Over the four-day weekend I selected three cigars from my Lost Sticks tray to see how they fared after some aging. Each of these cigars was older than my youngest son.
Thursday night -
Gran Habano #5 Pyramid (5 years, 4 months)
Paired with Jameson Select Reserve
Smoked with Steve and Shaun on my back porch
Wow, wow, wow... The difference in this cigar was apparent as soon as I freed it from the yellowed cellophane. The wrapper was glossy and shiny, literally glistening with oils. Prelight aroma was still strong. Overall strength had abated somewhat. The signature pepper-and-spice flavors were still very much present. The "sweet flavors" and "lingering tart" finish I described in my 2007 review had metamorphosed into something altogether different. This cigar now had the richest, deepest, strongest finish of any cigar I've ever encountered. It was like my mouth was coated with a thick coat of tobacco goodness. The closest cigar I can compare it to is the Cuban Cohiba, only bolder and better. The draw was easy but not too loose. Construction was good; the cigar only needed a single touch up over 90 minutes.
Friday night -
Gran Habano #1 Robusto (5 years, 10 months)
Paired with Thomas H. Handy Sazarec Rye on ice
Smoked with Steve and Shaun on Steve's back porch
When I reviewed this cigar in 2009, I described it as "a very light, airy cigar that is slightly sweet on the tongue but slightly bitter on the finish". Well, no more. This cigar, too, benefited from age.
The cellophane sleeve was faintly yellowed, and this cigar had a toasty, pungent prelight aroma. Whereas the GH #5 Corojo sported a glistening, oily wrapper after five years, this Connecticut wrapper had grown very dry to the touch and wrinkled. The first thing I noticed upon lighting it was a burst of pepper that had definitely not be there six years ago. This lasted for a good 10 minutes before it subsided into a decidedly mild-medium taste profile, but still heavier and more flavorful than it used to be. There was no touch of sweetness anymore. The best improvement was clouds and clouds of thick, creamy, white smoke on every puff.
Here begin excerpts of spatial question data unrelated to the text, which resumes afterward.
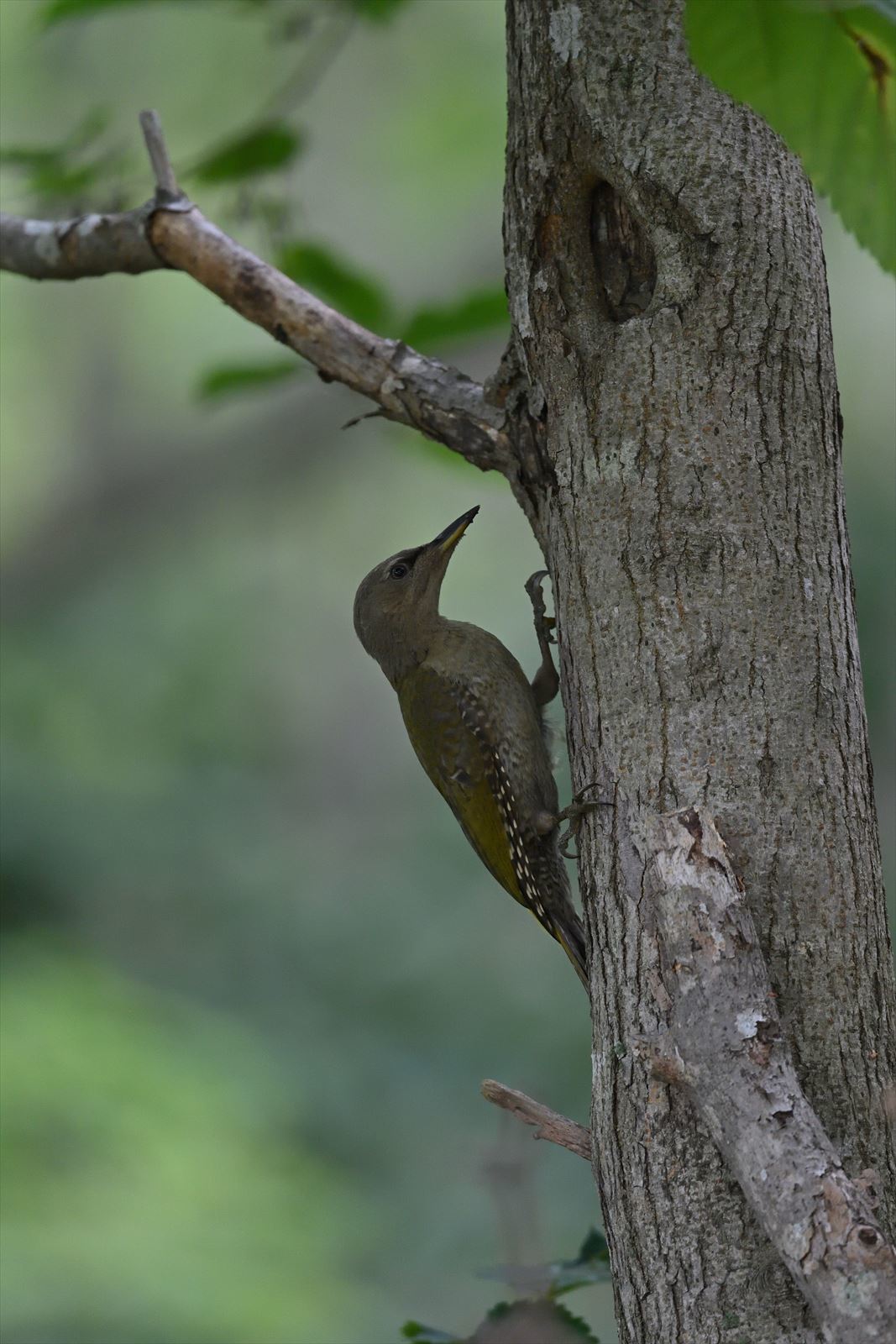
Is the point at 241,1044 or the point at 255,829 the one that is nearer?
the point at 241,1044

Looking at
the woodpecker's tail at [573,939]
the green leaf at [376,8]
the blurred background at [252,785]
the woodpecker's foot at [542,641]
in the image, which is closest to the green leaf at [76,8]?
the green leaf at [376,8]

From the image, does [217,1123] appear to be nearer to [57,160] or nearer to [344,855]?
[344,855]

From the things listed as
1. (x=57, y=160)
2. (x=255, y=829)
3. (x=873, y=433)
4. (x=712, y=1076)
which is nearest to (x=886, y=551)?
(x=873, y=433)

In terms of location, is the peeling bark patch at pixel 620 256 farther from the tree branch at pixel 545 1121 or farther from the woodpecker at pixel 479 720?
the tree branch at pixel 545 1121

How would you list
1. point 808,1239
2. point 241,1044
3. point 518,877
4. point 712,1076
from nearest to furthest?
point 808,1239 → point 712,1076 → point 518,877 → point 241,1044

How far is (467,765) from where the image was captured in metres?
2.98

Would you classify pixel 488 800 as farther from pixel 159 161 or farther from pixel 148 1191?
pixel 148 1191

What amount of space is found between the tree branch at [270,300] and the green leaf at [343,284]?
0.22 meters

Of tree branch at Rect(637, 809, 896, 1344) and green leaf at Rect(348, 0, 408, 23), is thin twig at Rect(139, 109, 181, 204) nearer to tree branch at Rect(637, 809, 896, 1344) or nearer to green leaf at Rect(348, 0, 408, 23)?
green leaf at Rect(348, 0, 408, 23)

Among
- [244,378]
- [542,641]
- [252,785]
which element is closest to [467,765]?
[542,641]

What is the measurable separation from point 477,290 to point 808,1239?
185cm

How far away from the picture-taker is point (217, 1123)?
639 cm

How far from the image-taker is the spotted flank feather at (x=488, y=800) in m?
2.78

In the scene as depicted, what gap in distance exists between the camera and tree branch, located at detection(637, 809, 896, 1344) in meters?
1.29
This was a remarkable improvement for what had been a very average cigar.
Saturday night -
Sol Cubano Cuban Cabinet Toro (5 years, 4 months)
Jameson Irish Whisky, standing in the pool on an unseasonably cool night
Much like the Gran Habano from Thursday night, this Sol Cubano Cuban Cabinet also mellowed, replacing some of its original strength with richer but less potent flavors. There was just a trace of pepper that stood out in my nasal cavity but not on my tongue. This particular cigar did not develop any tooth. Draw was pleasant, and burn was ok. It produced a speckled black-and-white ash.
No doubt the Sol Cubanos benefitted from their five year nap, but not as much as the other two cigars. Why is this?
Perhaps I can speculate that, as a general rule, very strong cigars benefit the most from extra age; it allows them to add flavor, and the corresponding loss of strength is not detrimental because they were overly strong to begin with. Mild cigars can also benefit; the loss of strength and spice is barely noticeable, if at all, because there was precious little to begin with, and aging them fosters richer, creamier tastes. If there is any latent spice in a mild leaf, aging may also allow that develop a little more. Medium and medium-full cigars benefit the least from extra aging because the improvement of the flavor is offset by a losses in body, strength, and spice that significantly alter the fundamental profile of the cigar.